Tadeusz MAZUREK Satirist As Judge: Programmatic Ramifications


Noting the success which Old and New Comedy enjoyed in mocking legal procedures, Roman satirists often alluded to the law to develop settings, characters and ethical appeal. After a very brief look at New Comedy’s treatment of the law, this study will examine Lucilius’ use of the law to help define his satire and conclude with a close scrutiny of Horace’s manipulation of legal metaphors in his three programmatic satires.

For the ancient Romans there was a precariously fine line between Trachalio and Gripus’ farcical debate for the trunk in the Rudens and a civil suit for property, and Plautus and his audience felt it. Lucilius takes Plautus’ farcical legal scenes one step further by actually placing his litigants in formal legal debates. In Book I, the gods acting as Roman senators (Mosca 1960) try Lentulus Lupus.

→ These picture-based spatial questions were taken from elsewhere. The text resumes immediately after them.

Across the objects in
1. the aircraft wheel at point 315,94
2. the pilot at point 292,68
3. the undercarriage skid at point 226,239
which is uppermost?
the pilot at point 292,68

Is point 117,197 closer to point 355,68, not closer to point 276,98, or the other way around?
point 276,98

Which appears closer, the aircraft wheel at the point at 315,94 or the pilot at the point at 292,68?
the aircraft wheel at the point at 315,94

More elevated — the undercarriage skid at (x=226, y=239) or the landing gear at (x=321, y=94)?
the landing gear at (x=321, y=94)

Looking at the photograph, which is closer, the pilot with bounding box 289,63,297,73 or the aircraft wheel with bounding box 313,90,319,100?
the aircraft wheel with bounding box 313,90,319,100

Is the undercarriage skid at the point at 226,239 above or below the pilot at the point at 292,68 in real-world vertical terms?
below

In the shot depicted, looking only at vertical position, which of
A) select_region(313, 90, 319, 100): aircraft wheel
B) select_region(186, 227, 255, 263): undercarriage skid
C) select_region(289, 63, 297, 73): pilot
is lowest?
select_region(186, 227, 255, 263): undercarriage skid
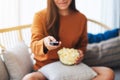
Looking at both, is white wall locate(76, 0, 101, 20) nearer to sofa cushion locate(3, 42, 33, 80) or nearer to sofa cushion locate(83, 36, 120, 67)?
sofa cushion locate(83, 36, 120, 67)

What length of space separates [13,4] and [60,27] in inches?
27.6

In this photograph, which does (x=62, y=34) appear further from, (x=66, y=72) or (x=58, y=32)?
(x=66, y=72)

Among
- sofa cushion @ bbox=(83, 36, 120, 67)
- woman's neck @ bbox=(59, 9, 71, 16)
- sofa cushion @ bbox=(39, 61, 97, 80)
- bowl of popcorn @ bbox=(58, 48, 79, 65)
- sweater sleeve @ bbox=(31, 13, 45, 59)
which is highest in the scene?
woman's neck @ bbox=(59, 9, 71, 16)

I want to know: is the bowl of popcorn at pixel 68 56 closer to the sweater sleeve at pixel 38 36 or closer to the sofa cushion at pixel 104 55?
the sweater sleeve at pixel 38 36

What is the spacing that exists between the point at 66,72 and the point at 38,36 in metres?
0.32

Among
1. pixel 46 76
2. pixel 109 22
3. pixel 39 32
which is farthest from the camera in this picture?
pixel 109 22

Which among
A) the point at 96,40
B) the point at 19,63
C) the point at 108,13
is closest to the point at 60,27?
the point at 19,63

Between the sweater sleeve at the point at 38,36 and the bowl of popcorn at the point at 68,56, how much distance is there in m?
0.12

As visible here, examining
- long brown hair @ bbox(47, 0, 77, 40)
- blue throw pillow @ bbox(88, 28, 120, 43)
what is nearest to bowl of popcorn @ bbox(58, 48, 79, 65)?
long brown hair @ bbox(47, 0, 77, 40)

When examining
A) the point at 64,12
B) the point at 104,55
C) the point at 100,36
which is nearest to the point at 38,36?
the point at 64,12

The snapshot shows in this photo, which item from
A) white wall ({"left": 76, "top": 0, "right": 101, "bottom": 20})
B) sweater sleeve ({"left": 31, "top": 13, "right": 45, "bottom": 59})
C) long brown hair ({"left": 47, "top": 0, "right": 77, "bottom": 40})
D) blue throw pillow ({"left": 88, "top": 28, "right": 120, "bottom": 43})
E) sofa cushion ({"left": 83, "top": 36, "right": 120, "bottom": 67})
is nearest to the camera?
sweater sleeve ({"left": 31, "top": 13, "right": 45, "bottom": 59})

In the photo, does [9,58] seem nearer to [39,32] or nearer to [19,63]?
[19,63]

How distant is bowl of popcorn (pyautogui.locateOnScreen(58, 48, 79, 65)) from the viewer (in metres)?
1.56

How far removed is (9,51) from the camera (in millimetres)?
1615
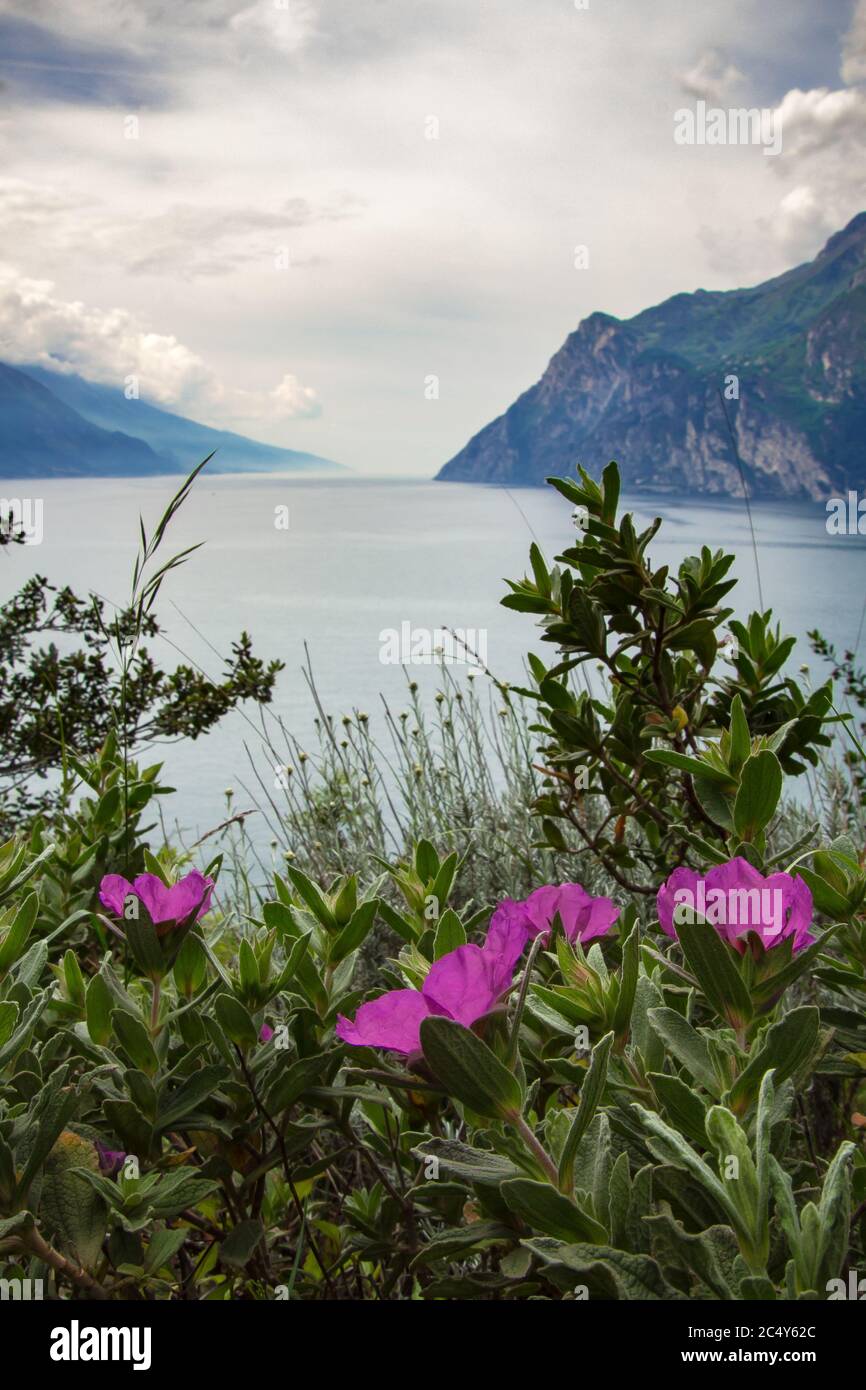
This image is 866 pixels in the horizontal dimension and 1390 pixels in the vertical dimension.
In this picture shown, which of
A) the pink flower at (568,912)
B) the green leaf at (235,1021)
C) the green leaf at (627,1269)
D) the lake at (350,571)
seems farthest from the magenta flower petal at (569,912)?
the lake at (350,571)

In Book II, in a lengthy scene later echoed by Horace in Satires 1.7, the jurist Q. Scaevola and Titus Albucius exchange invectives in the midst of a court trial. Can justice be served in the midst of such a slanging match? “No,” implies the satirist, “Look to me for true justice.”

Like Lucilius, Horace well understood the advantages of having his satirist absorb for himself the moral authority of the law, so that he emerges as a judge more worthy of the name than any praetor. By the end of Satires 1.3, the satirist has established his credentials as a worthy dispenser of justice, in sharp contrast to the Stoic sapiens or the jurists Labeo and Alfenus (l.3.80-142). In the programmatic satires, the satirist cleverly transforms his garnered authority as a judge of society to emerge as the quintessential judge of literature. The censor decori becomes a censor litterarum, who indicts (notare) those who act immorally or write poorly, a correlation Horace later expressed clearly in Epist. 2.2.109-10. The censorial metaphor continues on into Satires 1.10, which ends with the words haec subscribe libello. The highly legalistic and technical connotations of subscribere (subscriptio censoria was essentially synonymous with nota censoria) and libellus (a formal legal indictment) reveal that these closing words of Book I are no mere afterthought. Satires I is a mock-legal pamphlet aimed at literary and political foes and composed by a censor who authoritatively ascribes his final nota against Demetrius, Tigellius and their ilk. In Satires 2.1, the satirist continues to define his genre and literary agenda in legal terms. The key allusion to the XII Tables at the poem’s conclusion is not made by a satirist who is confused or sloppy in his use of legal language, as has so often been suggested. He alludes to the XII Tables and not to the praetorian edict on libel for satiric and programmatic reasons. The praetorian edict did not use the term carmina, which forms the crux of the pun (ll. 82-83) and of the poem’s message. The satirist’s carmina will be considered bona and non-libelous by Octavian because of their exceptional poetic quality. His libellus bypasses the laws of the state (as the satirist has superseded the law) and of the genre (as previously defined by Lucilius). This is Horace’s redefinition of the lex operis of satire. Its exceptional literary character makes Horace’s satire truly ultra legem (2.1.1-2), but in a way none of the satirist’s critics had imagined. The satirist stands above social and literary laws as witness and commentator.